* DOCUMENT EXCERPT
-=-=-=-=-

CSS is Hard and Other Things I Learned Working on the 2019 Artsy Vanguard

By Ashley Jelks

The Artsy Vanguard is an annual editorial series where we feature up-and-coming, notable, and praiseworthy artists and their contributions to the art world. 2019 was the second year that Artsy published this special feature, although we have been publishing custom editorial segments multiple times per year since 2015.

In this post, I’ll discuss my recent experience working on the 2019 Artsy Vanguard editorial feature. I’ll start by introducing the technology stack behind our articles and then discuss what I learned from both a team/organization and technical perspective.

An Introduction to Artsy Editorial

Typically our editorial works fall under one of five or so categories:

For more information on Artsy’s editorals, check out this blog post written by Senior Software Engineer Eve Essex.

To maintain consistency and standardization in terms of user experience design, layout, and page interactivity options of the editorials that we offer, we use an internal content management service. Artsy Writer enables our editorial team to publish content to the main Artsy website without having to collaborate with our engineering organization. (Yay software!) Given that it is designed to handle the layout of the different types of editorial features that we offer in a uniform way, highly customized editorials like the 2019 Artsy Vanguard or 2018 Year in Visual Culture require quite a bit of planning and cross-team collaboration, as well as customized software development to support the features that deviate from our current layouts.

-=-=-=-=-

* REQUIRED TASKS
#1 According to the Artsy Vanguard post, what does Artsy Writer allow the editorial team to do?
#2 Set down, word for word, the part of the Artsy Vanguard post starting at "For more information" and ending at "our current layouts.".
#3 Resume the Artsy Vanguard post after its final sentence.
The lines that come next have no connection to the Artsy Vanguard post.

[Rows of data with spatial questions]

-=-=-=-=-

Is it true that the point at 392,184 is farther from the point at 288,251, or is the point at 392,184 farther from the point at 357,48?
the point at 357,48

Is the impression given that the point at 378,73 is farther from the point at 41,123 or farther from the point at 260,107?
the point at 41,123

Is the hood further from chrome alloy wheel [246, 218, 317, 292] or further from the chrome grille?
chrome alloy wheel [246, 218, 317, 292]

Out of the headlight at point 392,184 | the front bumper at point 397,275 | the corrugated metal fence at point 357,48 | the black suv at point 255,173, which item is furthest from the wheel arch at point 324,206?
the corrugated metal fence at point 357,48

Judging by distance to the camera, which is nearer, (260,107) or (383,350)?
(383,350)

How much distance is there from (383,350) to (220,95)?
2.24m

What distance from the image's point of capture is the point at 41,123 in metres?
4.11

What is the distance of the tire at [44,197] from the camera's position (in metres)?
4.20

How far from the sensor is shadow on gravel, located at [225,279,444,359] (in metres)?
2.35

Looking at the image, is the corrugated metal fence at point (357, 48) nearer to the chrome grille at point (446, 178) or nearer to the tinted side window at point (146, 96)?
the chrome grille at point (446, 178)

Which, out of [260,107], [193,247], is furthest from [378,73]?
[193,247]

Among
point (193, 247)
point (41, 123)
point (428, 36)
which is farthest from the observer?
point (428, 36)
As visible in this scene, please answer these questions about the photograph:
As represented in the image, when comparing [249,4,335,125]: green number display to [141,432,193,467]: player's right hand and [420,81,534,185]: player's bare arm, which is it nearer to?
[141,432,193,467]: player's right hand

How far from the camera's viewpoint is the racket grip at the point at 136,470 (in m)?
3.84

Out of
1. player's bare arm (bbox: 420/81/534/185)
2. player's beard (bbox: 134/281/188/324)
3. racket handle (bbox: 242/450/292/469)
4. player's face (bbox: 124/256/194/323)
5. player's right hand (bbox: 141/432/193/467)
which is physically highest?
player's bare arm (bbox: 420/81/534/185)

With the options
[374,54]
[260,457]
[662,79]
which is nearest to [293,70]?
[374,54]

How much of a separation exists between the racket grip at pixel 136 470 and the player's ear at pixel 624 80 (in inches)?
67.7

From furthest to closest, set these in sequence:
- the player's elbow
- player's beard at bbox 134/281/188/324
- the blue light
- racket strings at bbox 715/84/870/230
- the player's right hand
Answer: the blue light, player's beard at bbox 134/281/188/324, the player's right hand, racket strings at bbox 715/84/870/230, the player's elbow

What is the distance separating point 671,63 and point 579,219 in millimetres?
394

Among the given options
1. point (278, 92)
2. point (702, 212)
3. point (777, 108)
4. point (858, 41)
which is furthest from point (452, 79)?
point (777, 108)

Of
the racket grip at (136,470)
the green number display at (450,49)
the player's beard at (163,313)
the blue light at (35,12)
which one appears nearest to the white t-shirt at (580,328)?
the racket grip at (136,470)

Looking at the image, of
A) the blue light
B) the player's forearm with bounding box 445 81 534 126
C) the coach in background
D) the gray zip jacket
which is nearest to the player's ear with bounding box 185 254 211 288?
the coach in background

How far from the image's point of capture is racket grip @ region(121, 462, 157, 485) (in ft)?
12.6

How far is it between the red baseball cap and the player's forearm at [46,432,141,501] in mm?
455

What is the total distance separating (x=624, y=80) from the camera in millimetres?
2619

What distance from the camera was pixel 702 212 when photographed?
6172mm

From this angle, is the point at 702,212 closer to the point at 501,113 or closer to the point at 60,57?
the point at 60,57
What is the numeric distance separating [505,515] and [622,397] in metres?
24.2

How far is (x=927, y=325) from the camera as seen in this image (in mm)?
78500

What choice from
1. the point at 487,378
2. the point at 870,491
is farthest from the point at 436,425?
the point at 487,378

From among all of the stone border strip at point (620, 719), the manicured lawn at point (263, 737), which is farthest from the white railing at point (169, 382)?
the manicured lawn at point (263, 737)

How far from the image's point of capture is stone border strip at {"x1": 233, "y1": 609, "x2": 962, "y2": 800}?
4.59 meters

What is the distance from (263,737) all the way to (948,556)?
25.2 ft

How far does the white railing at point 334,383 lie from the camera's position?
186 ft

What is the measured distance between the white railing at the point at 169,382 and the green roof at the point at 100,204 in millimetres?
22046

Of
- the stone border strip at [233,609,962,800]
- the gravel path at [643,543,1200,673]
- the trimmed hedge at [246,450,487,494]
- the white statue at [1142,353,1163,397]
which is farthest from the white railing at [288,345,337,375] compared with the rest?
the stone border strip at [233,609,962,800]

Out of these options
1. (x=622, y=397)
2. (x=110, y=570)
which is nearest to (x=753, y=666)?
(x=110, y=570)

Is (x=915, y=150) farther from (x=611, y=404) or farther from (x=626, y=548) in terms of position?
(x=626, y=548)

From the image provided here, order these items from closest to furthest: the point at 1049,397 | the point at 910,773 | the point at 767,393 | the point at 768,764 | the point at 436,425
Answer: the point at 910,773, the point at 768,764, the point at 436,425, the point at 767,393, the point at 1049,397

-=-=-=-=-

* ANSWER LIST
#1 It lets them publish content to the main Artsy website without having to collaborate with the engineering organization.

#2
For more information on Artsy’s editorals, check out this blog post written by Senior Software Engineer Eve Essex.

To maintain consistency and standardization in terms of user experience design, layout, and page interactivity options of the editorials that we offer, we use an internal content management service. Artsy Writer enables our editorial team to publish content to the main Artsy website without having to collaborate with our engineering organization. (Yay software!) Given that it is designed to handle the layout of the different types of editorial features that we offer in a uniform way, highly customized editorials like the 2019 Artsy Vanguard or 2018 Year in Visual Culture require quite a bit of planning and cross-team collaboration, as well as customized software development to support the features that deviate from our current layouts.

#3
Creating the 2019 Artsy Vanguard was truly a company-wide effort! I’m pretty new to Artsy, having only joined last summer, so some of the work I did on Artsy Vanguard was around understanding our existing framework for routing article content from Positron, Artsy’s editorial API, to Force, the code that powers our production site. On the Engineering side, I collaborated with the project’s technical lead Eve, a senior engineer with years of experience working in these code repositories. There were several key stakeholders, including, but certainly not limited to, a lead project manager, lead visuals editor, designers, content writers, as well as the external design firm that delivered the initial design concept and video content used for the series.

Learnings

Vanguard was an exciting project, but as with any software endeavor, it came with its own share of learnings and difficulties.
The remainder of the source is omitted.